-- SELECTED TEXT follows --
Enrique Bassadone was born and went to school in Huevla, Southern Spain, though as his parents were from Gibralter he was actually a British subject. He chose to study medicine at the University of Madrid, where he qualified Licenciado de medicina y cirugía in 1933, the equivalent of our first medical degrees. After qualification he first held a house physician post and then served as a junior pathologist before being appointed junior assistant to Jiménez Díaz, the professor of medicine in Madrid. He kept this post for three years.
On the outbreak of the Spanish Civil War in 1936 he joined the Government faction and served with great distinction, rising to the rank of brigadier general. He saw much active service during the early stages of the war and when Madrid fell to General Franco’s forces he was fortunate to escape to France, despite the problems of his subsequent internment under difficult conditions.
His good fortune returned when he was allowed to take up residence in Britain. Despite the fact that his Spanish qualification was deemed acceptable for practice in this country, he worked to obtain the Conjoint with typical industry and application, qualifying in 1942 in the middle of the second world war. He was working at this time at St Olave’s as senior resident physician and was establishing a reputation both for clinical work and for nutritional research on the development of the wartime national loaf, carried out under J A Ryle [Munk’s Roll, Vol.IV,p.595] at Guy’s.
-- SELECTED TEXT concluded --
-- DATASET RECORDS follows --
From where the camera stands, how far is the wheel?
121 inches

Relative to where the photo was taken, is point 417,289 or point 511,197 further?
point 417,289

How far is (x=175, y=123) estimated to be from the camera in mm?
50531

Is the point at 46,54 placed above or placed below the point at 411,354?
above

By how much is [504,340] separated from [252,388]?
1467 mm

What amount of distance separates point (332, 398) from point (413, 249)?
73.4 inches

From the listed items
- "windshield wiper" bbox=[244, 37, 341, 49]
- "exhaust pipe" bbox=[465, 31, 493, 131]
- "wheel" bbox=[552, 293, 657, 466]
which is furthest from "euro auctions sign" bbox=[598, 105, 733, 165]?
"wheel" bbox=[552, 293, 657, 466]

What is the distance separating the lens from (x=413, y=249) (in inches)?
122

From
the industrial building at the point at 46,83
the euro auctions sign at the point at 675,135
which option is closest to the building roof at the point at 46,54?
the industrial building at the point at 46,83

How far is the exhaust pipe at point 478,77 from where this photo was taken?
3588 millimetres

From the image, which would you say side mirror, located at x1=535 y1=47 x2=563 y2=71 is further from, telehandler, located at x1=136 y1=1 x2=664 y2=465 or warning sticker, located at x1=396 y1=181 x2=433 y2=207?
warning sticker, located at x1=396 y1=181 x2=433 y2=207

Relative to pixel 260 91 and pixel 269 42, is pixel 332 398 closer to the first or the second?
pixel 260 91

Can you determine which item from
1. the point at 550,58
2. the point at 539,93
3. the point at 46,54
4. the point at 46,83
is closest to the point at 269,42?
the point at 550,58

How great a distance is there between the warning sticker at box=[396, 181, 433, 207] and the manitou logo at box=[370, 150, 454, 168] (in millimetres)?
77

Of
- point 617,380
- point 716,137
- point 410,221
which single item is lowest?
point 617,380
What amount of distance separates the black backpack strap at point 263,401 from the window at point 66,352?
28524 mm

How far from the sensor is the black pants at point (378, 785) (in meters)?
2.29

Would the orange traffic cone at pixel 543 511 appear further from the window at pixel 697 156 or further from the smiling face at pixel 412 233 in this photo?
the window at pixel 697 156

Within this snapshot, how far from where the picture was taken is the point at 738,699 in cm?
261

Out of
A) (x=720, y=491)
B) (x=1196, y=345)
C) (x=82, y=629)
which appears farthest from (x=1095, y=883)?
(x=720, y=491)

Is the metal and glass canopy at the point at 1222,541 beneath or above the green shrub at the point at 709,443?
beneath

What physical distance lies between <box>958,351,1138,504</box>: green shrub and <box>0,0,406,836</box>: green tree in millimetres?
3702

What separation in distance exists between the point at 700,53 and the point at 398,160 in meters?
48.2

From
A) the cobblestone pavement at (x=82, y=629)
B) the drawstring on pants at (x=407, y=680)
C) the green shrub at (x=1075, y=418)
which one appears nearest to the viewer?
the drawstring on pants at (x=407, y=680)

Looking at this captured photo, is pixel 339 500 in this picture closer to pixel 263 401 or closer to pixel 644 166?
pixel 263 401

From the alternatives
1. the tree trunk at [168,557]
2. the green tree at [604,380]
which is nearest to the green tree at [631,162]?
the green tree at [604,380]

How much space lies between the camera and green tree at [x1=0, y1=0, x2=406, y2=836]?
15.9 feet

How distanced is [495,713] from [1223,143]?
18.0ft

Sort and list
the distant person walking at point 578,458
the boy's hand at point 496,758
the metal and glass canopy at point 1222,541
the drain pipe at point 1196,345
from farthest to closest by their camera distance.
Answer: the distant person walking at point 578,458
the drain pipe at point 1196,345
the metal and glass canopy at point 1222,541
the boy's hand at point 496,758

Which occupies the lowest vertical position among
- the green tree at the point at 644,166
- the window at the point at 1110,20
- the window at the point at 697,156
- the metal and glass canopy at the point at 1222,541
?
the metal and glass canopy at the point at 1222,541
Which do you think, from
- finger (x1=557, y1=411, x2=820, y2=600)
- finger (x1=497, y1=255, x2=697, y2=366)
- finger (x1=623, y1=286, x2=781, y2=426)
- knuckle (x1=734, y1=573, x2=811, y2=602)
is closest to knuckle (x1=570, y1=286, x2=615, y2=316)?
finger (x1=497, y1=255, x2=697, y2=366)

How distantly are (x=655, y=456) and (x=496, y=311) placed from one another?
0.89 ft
-- DATASET RECORDS concluded --
Please reproduce the whole text about Enrique Bassadone word for word. The records are separate material and unrelated to the text.

Enrique Bassadone was born and went to school in Huevla, Southern Spain, though as his parents were from Gibralter he was actually a British subject. He chose to study medicine at the University of Madrid, where he qualified Licenciado de medicina y cirugía in 1933, the equivalent of our first medical degrees. After qualification he first held a house physician post and then served as a junior pathologist before being appointed junior assistant to Jiménez Díaz, the professor of medicine in Madrid. He kept this post for three years.
On the outbreak of the Spanish Civil War in 1936 he joined the Government faction and served with great distinction, rising to the rank of brigadier general. He saw much active service during the early stages of the war and when Madrid fell to General Franco’s forces he was fortunate to escape to France, despite the problems of his subsequent internment under difficult conditions.
His good fortune returned when he was allowed to take up residence in Britain. Despite the fact that his Spanish qualification was deemed acceptable for practice in this country, he worked to obtain the Conjoint with typical industry and application, qualifying in 1942 in the middle of the second world war. He was working at this time at St Olave’s as senior resident physician and was establishing a reputation both for clinical work and for nutritional research on the development of the wartime national loaf, carried out under J A Ryle [Munk’s Roll, Vol.IV,p.595] at Guy’s.